[start STORED DATA]
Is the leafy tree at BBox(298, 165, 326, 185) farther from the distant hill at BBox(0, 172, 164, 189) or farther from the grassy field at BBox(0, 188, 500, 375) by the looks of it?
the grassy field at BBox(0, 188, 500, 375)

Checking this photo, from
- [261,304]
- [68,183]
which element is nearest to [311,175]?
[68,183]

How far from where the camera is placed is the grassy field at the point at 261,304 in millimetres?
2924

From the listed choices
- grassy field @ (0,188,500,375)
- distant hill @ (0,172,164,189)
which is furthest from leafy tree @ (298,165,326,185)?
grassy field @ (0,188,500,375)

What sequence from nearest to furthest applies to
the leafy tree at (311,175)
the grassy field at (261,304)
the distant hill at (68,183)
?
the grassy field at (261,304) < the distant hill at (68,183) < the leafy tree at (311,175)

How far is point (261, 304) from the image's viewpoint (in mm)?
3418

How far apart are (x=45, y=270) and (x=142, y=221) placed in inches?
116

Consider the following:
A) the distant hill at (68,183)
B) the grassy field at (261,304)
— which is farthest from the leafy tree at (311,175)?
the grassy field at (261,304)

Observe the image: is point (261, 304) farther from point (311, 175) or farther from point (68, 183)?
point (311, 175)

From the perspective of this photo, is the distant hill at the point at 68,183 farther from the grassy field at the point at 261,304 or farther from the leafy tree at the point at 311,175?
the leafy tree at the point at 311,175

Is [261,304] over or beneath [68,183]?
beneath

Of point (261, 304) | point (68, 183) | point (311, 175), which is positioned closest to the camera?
[end STORED DATA]
[start STORED DATA]
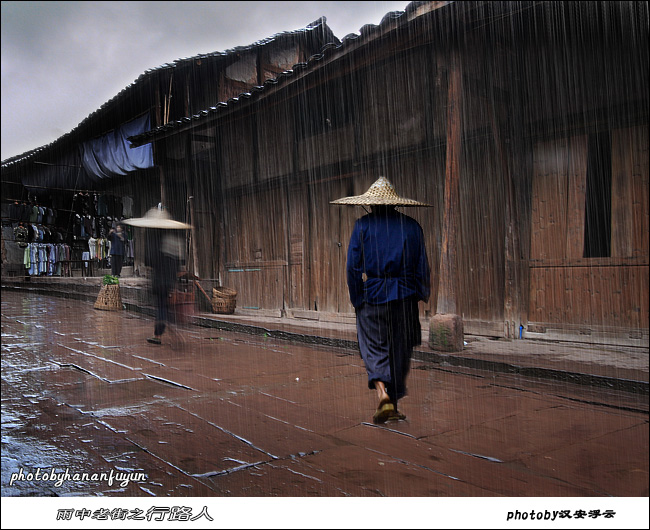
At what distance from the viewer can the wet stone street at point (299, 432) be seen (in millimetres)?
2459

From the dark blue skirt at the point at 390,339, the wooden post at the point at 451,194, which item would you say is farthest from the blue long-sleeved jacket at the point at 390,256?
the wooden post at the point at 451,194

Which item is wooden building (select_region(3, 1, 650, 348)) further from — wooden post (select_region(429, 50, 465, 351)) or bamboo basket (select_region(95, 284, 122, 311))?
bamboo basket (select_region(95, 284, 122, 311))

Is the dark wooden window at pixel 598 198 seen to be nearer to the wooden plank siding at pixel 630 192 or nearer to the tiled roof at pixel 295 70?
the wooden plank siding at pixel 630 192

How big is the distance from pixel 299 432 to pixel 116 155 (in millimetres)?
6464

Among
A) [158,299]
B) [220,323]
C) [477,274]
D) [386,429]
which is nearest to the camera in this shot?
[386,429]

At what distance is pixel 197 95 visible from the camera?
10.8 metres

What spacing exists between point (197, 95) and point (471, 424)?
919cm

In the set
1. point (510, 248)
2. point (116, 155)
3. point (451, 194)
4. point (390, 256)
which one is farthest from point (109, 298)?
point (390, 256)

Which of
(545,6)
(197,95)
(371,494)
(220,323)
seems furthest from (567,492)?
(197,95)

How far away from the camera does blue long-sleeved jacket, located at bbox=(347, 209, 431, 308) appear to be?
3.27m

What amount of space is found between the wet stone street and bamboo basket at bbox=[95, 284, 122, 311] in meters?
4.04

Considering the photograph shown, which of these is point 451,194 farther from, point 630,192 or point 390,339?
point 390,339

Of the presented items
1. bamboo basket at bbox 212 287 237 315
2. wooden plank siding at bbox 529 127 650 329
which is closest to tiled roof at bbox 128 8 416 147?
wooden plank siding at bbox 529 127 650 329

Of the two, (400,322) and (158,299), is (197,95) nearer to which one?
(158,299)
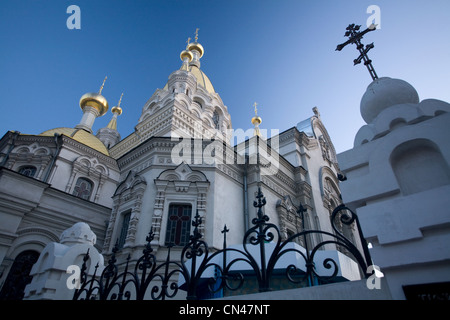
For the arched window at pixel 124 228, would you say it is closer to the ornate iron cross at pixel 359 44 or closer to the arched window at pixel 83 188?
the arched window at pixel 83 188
[end STORED DATA]
[start STORED DATA]
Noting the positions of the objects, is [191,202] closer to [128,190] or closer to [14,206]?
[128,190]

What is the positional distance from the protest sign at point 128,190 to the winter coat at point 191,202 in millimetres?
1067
[end STORED DATA]
Pull out every line of the data above that contains the string "distance", treating uppercase and lowercase as different.

At what distance from the viewer can the wet stone street at point (299, 432) be seen (in millimetres)?
How big is the distance from pixel 299 432 to pixel 116 155 (in millimetres)?
At what distance is pixel 197 95 visible from the camera?
What is the positional distance from the protest sign at point 128,190 to the winter coat at point 191,202 in millimetres?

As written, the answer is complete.